* _YOUR GOAL_:
The records, repeated exactly and in full, are the expected answer.

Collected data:
────
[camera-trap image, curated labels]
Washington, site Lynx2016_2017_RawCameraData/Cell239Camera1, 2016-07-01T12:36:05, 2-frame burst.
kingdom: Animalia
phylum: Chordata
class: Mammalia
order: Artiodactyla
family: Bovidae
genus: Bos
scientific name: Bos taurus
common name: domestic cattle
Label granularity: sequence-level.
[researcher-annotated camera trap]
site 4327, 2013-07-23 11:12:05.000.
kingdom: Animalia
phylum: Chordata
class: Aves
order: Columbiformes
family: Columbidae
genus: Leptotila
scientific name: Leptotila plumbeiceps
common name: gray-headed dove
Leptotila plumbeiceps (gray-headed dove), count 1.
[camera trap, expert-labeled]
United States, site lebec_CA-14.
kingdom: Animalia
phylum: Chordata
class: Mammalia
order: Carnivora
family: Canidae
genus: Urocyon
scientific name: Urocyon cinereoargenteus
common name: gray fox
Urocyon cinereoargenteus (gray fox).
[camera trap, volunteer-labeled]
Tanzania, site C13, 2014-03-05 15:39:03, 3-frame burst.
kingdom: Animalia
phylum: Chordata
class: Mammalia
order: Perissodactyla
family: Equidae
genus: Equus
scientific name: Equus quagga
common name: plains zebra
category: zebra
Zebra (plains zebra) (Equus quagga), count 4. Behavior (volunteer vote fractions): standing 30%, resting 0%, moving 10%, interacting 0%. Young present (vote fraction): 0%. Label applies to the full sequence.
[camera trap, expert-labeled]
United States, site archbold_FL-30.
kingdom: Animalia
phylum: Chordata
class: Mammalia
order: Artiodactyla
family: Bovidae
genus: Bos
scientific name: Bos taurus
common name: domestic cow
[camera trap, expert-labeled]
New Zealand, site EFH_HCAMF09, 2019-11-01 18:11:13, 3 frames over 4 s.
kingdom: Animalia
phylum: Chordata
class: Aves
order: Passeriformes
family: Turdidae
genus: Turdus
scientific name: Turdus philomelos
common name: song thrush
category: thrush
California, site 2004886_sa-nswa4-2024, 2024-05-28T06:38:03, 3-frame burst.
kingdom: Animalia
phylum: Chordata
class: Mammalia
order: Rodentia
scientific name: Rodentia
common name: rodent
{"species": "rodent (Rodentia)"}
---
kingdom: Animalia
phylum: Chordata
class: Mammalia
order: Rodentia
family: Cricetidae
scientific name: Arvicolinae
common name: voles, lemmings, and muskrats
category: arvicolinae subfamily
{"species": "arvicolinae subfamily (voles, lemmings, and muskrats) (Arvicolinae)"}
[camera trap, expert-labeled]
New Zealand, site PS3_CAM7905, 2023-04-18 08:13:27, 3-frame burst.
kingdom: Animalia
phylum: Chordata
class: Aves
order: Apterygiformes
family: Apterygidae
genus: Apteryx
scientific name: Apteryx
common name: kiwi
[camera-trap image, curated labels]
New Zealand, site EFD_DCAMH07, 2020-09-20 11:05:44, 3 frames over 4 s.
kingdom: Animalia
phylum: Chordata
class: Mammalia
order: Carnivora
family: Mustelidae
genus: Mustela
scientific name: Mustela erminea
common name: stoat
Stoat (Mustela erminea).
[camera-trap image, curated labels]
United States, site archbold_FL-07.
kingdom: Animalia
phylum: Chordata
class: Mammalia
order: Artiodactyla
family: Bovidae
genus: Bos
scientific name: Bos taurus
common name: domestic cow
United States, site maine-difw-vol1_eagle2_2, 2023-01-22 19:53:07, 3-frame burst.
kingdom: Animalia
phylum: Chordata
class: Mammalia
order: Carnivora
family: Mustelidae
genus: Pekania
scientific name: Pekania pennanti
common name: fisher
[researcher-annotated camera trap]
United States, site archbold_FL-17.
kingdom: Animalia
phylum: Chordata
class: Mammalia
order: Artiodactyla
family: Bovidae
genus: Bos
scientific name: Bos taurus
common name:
────
* _RESPONSE_:
[camera-trap image, curated labels]
Washington, site Lynx2016_2017_RawCameraData/Cell239Camera1, 2016-07-01T12:36:05, 2-frame burst.
kingdom: Animalia
phylum: Chordata
class: Mammalia
order: Artiodactyla
family: Bovidae
genus: Bos
scientific name: Bos taurus
common name: domestic cattle
Label granularity: sequence-level.
[researcher-annotated camera trap]
site 4327, 2013-07-23 11:12:05.000.
kingdom: Animalia
phylum: Chordata
class: Aves
order: Columbiformes
family: Columbidae
genus: Leptotila
scientific name: Leptotila plumbeiceps
common name: gray-headed dove
Leptotila plumbeiceps (gray-headed dove), count 1.
[camera trap, expert-labeled]
United States, site lebec_CA-14.
kingdom: Animalia
phylum: Chordata
class: Mammalia
order: Carnivora
family: Canidae
genus: Urocyon
scientific name: Urocyon cinereoargenteus
common name: gray fox
Urocyon cinereoargenteus (gray fox).
[camera trap, volunteer-labeled]
Tanzania, site C13, 2014-03-05 15:39:03, 3-frame burst.
kingdom: Animalia
phylum: Chordata
class: Mammalia
order: Perissodactyla
family: Equidae
genus: Equus
scientific name: Equus quagga
common name: plains zebra
category: zebra
Zebra (plains zebra) (Equus quagga), count 4. Behavior (volunteer vote fractions): standing 30%, resting 0%, moving 10%, interacting 0%. Young present (vote fraction): 0%. Label applies to the full sequence.
[camera trap, expert-labeled]
United States, site archbold_FL-30.
kingdom: Animalia
phylum: Chordata
class: Mammalia
order: Artiodactyla
family: Bovidae
genus: Bos
scientific name: Bos taurus
common name: domestic cow
[camera trap, expert-labeled]
New Zealand, site EFH_HCAMF09, 2019-11-01 18:11:13, 3 frames over 4 s.
kingdom: Animalia
phylum: Chordata
class: Aves
order: Passeriformes
family: Turdidae
genus: Turdus
scientific name: Turdus philomelos
common name: song thrush
category: thrush
California, site 2004886_sa-nswa4-2024, 2024-05-28T06:38:03, 3-frame burst.
kingdom: Animalia
phylum: Chordata
class: Mammalia
order: Rodentia
scientific name: Rodentia
common name: rodent
{"species": "rodent (Rodentia)"}
---
kingdom: Animalia
phylum: Chordata
class: Mammalia
order: Rodentia
family: Cricetidae
scientific name: Arvicolinae
common name: voles, lemmings, and muskrats
category: arvicolinae subfamily
{"species": "arvicolinae subfamily (voles, lemmings, and muskrats) (Arvicolinae)"}
[camera trap, expert-labeled]
New Zealand, site PS3_CAM7905, 2023-04-18 08:13:27, 3-frame burst.
kingdom: Animalia
phylum: Chordata
class: Aves
order: Apterygiformes
family: Apterygidae
genus: Apteryx
scientific name: Apteryx
common name: kiwi
[camera-trap image, curated labels]
New Zealand, site EFD_DCAMH07, 2020-09-20 11:05:44, 3 frames over 4 s.
kingdom: Animalia
phylum: Chordata
class: Mammalia
order: Carnivora
family: Mustelidae
genus: Mustela
scientific name: Mustela erminea
common name: stoat
Stoat (Mustela erminea).
[camera-trap image, curated labels]
United States, site archbold_FL-07.
kingdom: Animalia
phylum: Chordata
class: Mammalia
order: Artiodactyla
family: Bovidae
genus: Bos
scientific name: Bos taurus
common name: domestic cow
United States, site maine-difw-vol1_eagle2_2, 2023-01-22 19:53:07, 3-frame burst.
kingdom: Animalia
phylum: Chordata
class: Mammalia
order: Carnivora
family: Mustelidae
genus: Pekania
scientific name: Pekania pennanti
common name: fisher
[researcher-annotated camera trap]
United States, site archbold_FL-17.
kingdom: Animalia
phylum: Chordata
class: Mammalia
order: Artiodactyla
family: Bovidae
genus: Bos
scientific name: Bos taurus
common name:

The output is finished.